(Maria Serena Natale) La più grande moschea d’Europa sarà finanziata dalla Turchia, sorgerà a Bucarest, coprirà un’area di 11 mila metri quadrati e avrà un’università per 6 mila studenti. Costo previsto, tre milioni di euro. Perché un’operazione così imponente in un Paese dove, con 70 mila fedeli, la comunità musulmana costituisce appena lo 0,3% della popolazione?
Il premier socialdemocratico Victor Ponta è sotto attacco per aver dato il via libera a un piano del quale si discute da un decennio e che potrebbe non resistere all’onda delle proteste, sostenute dagli stessi musulmani che non vedono l’urgenza del progetto — la concessione della vasta area vicino al centro della capitale è stata comunque salutata con soddisfazione dal capo della comunità locale, il Mufti Yusuf Murat: «Un’offerta che esprime rispetto per le minoranze».

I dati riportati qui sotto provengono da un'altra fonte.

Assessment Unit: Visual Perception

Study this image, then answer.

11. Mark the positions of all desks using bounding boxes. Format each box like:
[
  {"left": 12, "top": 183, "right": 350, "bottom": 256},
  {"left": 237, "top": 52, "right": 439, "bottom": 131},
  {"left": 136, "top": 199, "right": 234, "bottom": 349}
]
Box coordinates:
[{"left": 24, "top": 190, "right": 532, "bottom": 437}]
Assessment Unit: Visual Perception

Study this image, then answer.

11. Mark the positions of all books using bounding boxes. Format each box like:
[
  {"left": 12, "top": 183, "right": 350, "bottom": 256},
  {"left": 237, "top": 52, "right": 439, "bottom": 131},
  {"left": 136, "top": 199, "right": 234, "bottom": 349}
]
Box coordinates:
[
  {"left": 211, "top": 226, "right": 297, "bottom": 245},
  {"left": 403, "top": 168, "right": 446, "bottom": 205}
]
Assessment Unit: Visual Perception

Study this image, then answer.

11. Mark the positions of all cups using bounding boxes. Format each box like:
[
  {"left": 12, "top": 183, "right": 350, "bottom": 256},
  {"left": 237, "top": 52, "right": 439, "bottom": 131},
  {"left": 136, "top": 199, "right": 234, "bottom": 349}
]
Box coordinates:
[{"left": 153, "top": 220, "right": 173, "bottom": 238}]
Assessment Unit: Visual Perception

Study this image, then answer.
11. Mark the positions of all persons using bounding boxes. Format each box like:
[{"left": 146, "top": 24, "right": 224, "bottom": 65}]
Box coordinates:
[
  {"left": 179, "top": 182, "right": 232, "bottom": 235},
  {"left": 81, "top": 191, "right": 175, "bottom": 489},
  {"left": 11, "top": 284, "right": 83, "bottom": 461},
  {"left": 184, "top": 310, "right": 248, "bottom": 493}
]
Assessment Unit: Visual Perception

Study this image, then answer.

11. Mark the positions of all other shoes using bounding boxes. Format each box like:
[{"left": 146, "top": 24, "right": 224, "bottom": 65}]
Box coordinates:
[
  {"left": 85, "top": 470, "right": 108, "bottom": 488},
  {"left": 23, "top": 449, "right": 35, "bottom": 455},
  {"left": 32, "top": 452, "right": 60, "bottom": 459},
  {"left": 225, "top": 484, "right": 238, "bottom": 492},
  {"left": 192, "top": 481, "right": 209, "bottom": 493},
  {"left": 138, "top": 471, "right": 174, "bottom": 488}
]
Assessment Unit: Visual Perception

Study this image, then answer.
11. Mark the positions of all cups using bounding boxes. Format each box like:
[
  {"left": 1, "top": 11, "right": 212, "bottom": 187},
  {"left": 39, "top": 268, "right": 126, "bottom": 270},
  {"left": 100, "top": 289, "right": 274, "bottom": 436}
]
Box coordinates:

Sui social cresce il movimento «Non vogliamo la mega-moschea a Bucarest»; preoccupati gli ebrei romeni, che vedono nel luogo una possibile base per «attività terroristiche». Ponta respinge al mittente le accuse di irresponsabilità e denuncia «il tentativo di mettere in pericolo la pace e la solidarietà interconfessionale».
Il timore è che la moschea diventi un nodo sulle rotte fondamentaliste del Balcani, una facile piattaforma di lancio dell’estremismo verso il cuore d’Europa e che all’interno ravvivi le tensioni interreligiose. La Romania è un Paese di profonda fede cristiana ortodossa che nei secoli ha combattuto per sottrarsi alla morsa dell’Impero Ottomano, la vicenda rischia di trasformare la comunità islamica in un bersaglio. Soprattutto, il piano rientra nelle grandi manovre espansionistiche della Turchia del presidente Recep Tayyip Erdogan, che proprio finanziando moschee e centri religiosi all’estero ha esteso l’influenza politica, economica e culturale di Ankara. I progetti in cantiere vanno da Budapest a Tirana fino a Lanham in Maryland, Stati Uniti.